A new setback for the government in the budget battle. At the end of Monday night, the deputies approved by 78 votes against 54, very early on Tuesday morning, an amendment that provides for an additional three billion euros for the development of the railway in France. An amendment that did not have the support of the executive.
Defended by PS, LFI and LR, this amendment aims to “invest” in the train at a time when complaints about the lack of investment in the rail network are increasing, such as calls from the foot of the SNCF.
Avoid line closures
Even so, the government will have the possibility to reject this amendment since it intends to press 49.3 again so that this expenditure component of the State budget is approved without a vote.

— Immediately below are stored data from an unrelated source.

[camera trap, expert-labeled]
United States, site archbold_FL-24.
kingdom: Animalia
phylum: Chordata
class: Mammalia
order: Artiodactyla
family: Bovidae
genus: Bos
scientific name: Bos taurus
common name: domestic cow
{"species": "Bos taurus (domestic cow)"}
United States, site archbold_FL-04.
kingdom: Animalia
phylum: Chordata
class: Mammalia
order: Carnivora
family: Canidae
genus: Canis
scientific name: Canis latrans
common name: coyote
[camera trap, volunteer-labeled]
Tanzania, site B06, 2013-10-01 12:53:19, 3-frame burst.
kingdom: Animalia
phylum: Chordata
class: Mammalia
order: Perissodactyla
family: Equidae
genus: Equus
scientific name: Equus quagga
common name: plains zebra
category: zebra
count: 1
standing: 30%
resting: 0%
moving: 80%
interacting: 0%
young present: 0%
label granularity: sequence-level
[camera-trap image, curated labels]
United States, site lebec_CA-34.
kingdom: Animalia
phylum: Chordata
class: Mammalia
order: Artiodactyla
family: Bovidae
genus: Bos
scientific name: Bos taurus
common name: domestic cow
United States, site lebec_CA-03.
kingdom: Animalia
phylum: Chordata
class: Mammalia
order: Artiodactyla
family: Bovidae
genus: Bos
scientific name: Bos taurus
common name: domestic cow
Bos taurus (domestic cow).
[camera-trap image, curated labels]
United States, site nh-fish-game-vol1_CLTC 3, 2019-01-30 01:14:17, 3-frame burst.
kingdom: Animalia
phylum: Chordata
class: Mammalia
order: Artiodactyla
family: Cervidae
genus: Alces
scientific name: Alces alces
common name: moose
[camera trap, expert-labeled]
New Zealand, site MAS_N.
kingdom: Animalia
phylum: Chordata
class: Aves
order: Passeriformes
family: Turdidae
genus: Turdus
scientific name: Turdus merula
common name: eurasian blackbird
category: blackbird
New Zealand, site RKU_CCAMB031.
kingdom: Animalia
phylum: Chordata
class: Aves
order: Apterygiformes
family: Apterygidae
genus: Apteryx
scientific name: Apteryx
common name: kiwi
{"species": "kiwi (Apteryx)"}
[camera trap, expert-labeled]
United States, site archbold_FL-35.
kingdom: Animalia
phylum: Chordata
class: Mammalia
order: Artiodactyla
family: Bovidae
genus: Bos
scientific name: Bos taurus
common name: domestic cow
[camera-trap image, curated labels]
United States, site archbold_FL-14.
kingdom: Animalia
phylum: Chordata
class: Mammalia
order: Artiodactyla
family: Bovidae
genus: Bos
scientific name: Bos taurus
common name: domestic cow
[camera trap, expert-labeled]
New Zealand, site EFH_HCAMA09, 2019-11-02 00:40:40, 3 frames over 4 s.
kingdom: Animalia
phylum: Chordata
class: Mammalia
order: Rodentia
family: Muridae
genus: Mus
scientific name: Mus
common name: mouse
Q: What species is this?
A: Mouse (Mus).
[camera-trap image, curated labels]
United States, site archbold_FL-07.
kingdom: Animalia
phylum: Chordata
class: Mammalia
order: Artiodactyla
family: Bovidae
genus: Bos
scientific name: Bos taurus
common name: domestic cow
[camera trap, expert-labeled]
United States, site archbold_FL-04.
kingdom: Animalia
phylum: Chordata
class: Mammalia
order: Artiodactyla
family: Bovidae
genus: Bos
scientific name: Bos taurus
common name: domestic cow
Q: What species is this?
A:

Let us remember that the head of the SNCF has quantified the need for investment in the railway an additional 100,000 million euros over 15 years to contribute to the decarbonisation of transport by doubling the train fee.
In a column published by The world Last July, addressed to the Prime Minister, Jean Rottner, president of the Grand-Est region, clearly showed his concern, believing that without a financial “jump”, we will have to wait for “more and more line closures”.
“Let’s be clear, the aging of the network will very quickly lead to more and more line closures (…) The consequence is simple: the system pushes to reduce traffic and any policy of increasing supply is destined to fail. I call in a jump to save the French railway whose model is out of breath, “he worried.